Pfingsten 2023 soll, so Arends, wenn alles wie geplant verlaufe, das erste Konzert stattfinden. Silvia Wagner sprach sich dafür aus, den Charme der Anlage zu erhalten – denkmalverträglich wiederherzustellen und der Schlossanlage Stück für Stück Leben zurück zu bringen. „Die Menschen lieben ihr Wilhelmsthal“, wusste sie zu bemerken. Restaurator Thomas Werner beschäftigte sich innerhalb seiner Führung mit dem bauzeitlichen Interieur und zitierte dazu aus zeitgenössischen Dokumenten.  

Der Tag wurde außerdem genutzt, um symbolisch zwei vom Förderkreis finanzierte Bänke zu übergeben.
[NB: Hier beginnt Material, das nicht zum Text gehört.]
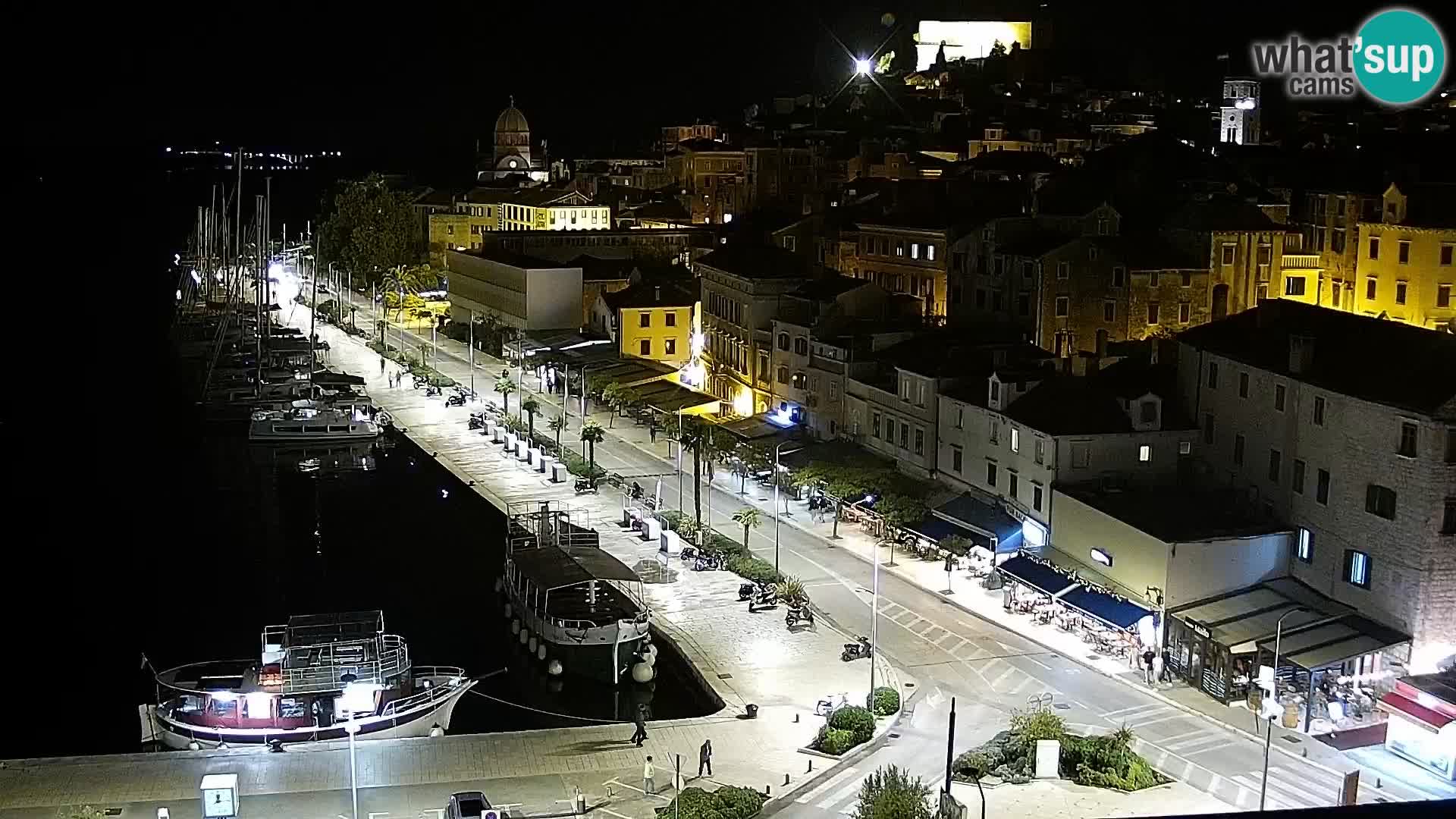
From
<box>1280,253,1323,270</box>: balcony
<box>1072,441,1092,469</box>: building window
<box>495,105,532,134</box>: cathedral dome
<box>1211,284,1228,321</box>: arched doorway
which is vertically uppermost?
<box>495,105,532,134</box>: cathedral dome

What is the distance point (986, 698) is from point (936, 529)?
31.3 feet

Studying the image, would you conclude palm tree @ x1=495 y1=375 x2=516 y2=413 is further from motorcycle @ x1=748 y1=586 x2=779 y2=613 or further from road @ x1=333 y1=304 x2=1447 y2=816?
motorcycle @ x1=748 y1=586 x2=779 y2=613

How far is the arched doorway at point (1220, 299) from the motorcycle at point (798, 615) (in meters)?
20.1

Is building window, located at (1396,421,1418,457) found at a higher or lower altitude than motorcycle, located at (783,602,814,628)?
higher

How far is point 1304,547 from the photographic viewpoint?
3119cm

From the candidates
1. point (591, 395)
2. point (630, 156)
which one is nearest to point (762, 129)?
point (630, 156)

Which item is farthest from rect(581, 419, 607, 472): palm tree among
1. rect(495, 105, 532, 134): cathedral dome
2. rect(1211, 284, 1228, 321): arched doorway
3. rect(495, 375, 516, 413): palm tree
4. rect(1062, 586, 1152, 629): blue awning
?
rect(495, 105, 532, 134): cathedral dome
Sie werden ab der Gartensaison 2023 auf der historisch verbrieften Halbinsel im westlichen Bereich des Sees auf dem technischen Denkmal Staudamm ihren festen Platz finden. Jonathan Simon – Gartenreferent der Stiftung Thüringer Schlösser und Gärten – zeigte sich dankbar für die Unterstützung des Förderkreises, da solche kleinen Anschaffungen weniger Priorität haben, jedoch große Wirkung erzielen. Für den Verein sei dies ein konkreter Bezugspunkt, so Weber. Für das Winterhalbjahr sei die Erstellung von digitalem und analogem Kartenmaterial geplant.